虽然中午的阳光还像夏天一样炎热,但早晚的空中已漾起瓢泼似的凉意,一些老人已换上了厚衣裳,年轻人虽然仍旧穿着衬衫,但袖子却不再高高地卷起来了。
天,渐渐远离了我们,蓝成了一汪澄澈的湖;云,白得洁净,白得让人爱怜;雾,梦一样游动在远方,淡淡的,脱不了青色的底子;水,清得虚空,看得见虾的触须,像京剧演员头上雉鸡翎,颤颤地跳动着。
从底部开始,白杨的叶儿开始脱落。远看,树冠就如同少妇新剪的头发;垂柳的绿装已经淡去,没有了嫩绿的色泽,叶面有些黄斑,叶背变成一片灰绿。村庄,这一个个美丽的小岛,也渐渐从绿树中显露出部分形容,宁静、悠然。

所给材料 =

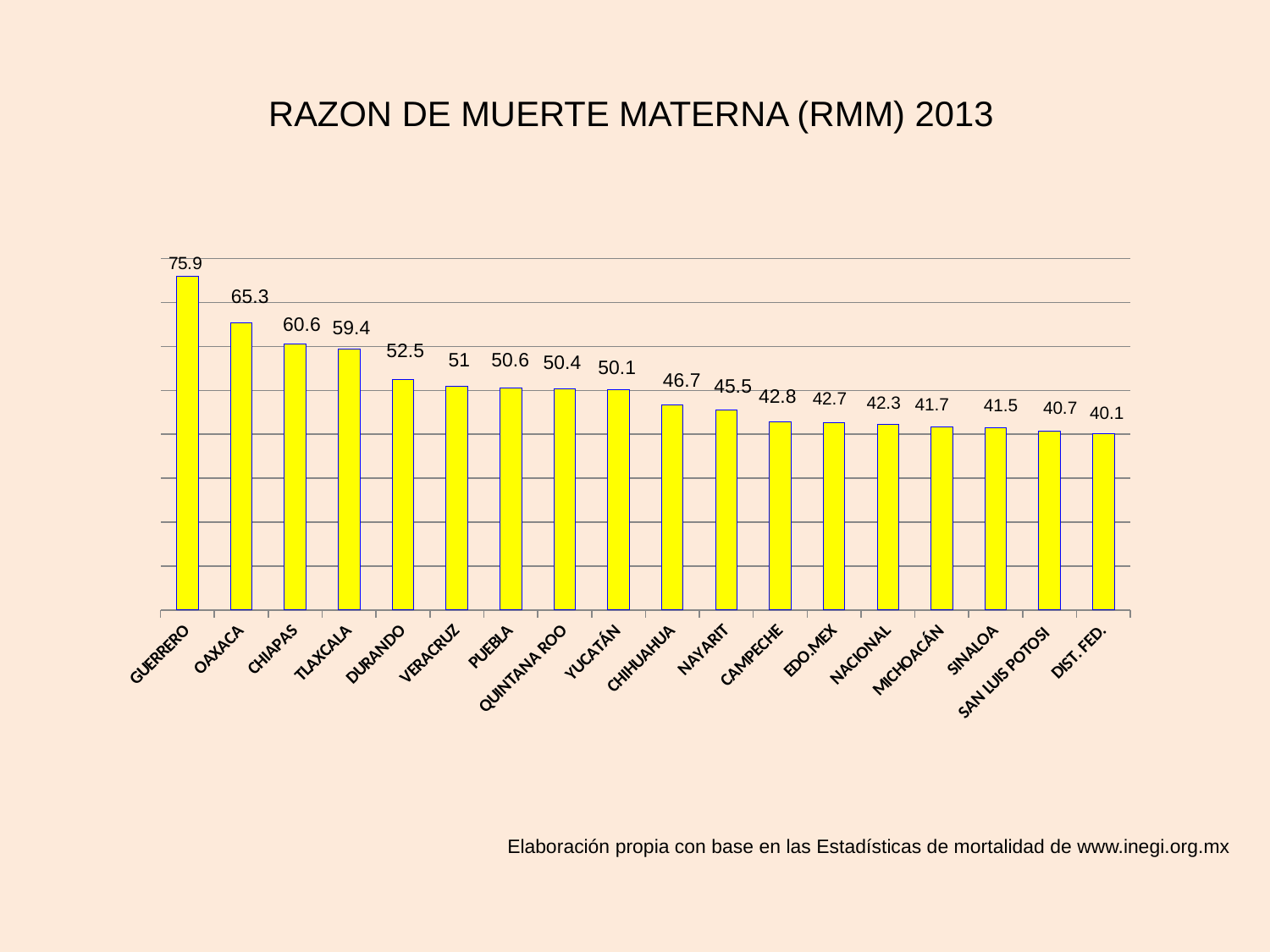
Which category has the highest value? GUERRERO Do the values rise or fall from left to right along the x axis? Fall What is the difference between the values for GUERRERO and OAXACA? 10.6 What is the value for NACIONAL? 42.3 What is the difference between the values for CHIAPAS and DIST. FED.? 20.5 What kind of chart is shown on the slide? Bar chart Which category has the lowest value? DIST. FED. How many categories are shown on the chart? 18 What is the value for QUINTANA ROO? 50.4 Which is larger, the value for CHIHUAHUA or the value for SINALOA? CHIHUAHUA What is the value for GUERRERO? 75.9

要做的事 =
**a)** 在这篇写秋景的短文里,天蓝成了什么?
**b)** 请修改这篇写秋景的短文:从含有“虽然中午的阳光还像夏天一样炎”的地方开始,到“显露出部分形容,宁静、悠然。”之后停止,把这一段重写一遍,并将其中的“白杨”换成“梧桐”。
上面的材料在此不起任何作用。

给出的答案 =
**a)** 天蓝成了一汪澄澈的湖。

**b)**
虽然中午的阳光还像夏天一样炎热,但早晚的空中已漾起瓢泼似的凉意,一些老人已换上了厚衣裳,年轻人虽然仍旧穿着衬衫,但袖子却不再高高地卷起来了。
天,渐渐远离了我们,蓝成了一汪澄澈的湖;云,白得洁净,白得让人爱怜;雾,梦一样游动在远方,淡淡的,脱不了青色的底子;水,清得虚空,看得见虾的触须,像京剧演员头上雉鸡翎,颤颤地跳动着。
从底部开始,梧桐的叶儿开始脱落。远看,树冠就如同少妇新剪的头发;垂柳的绿装已经淡去,没有了嫩绿的色泽,叶面有些黄斑,叶背变成一片灰绿。村庄,这一个个美丽的小岛,也渐渐从绿树中显露出部分形容,宁静、悠然。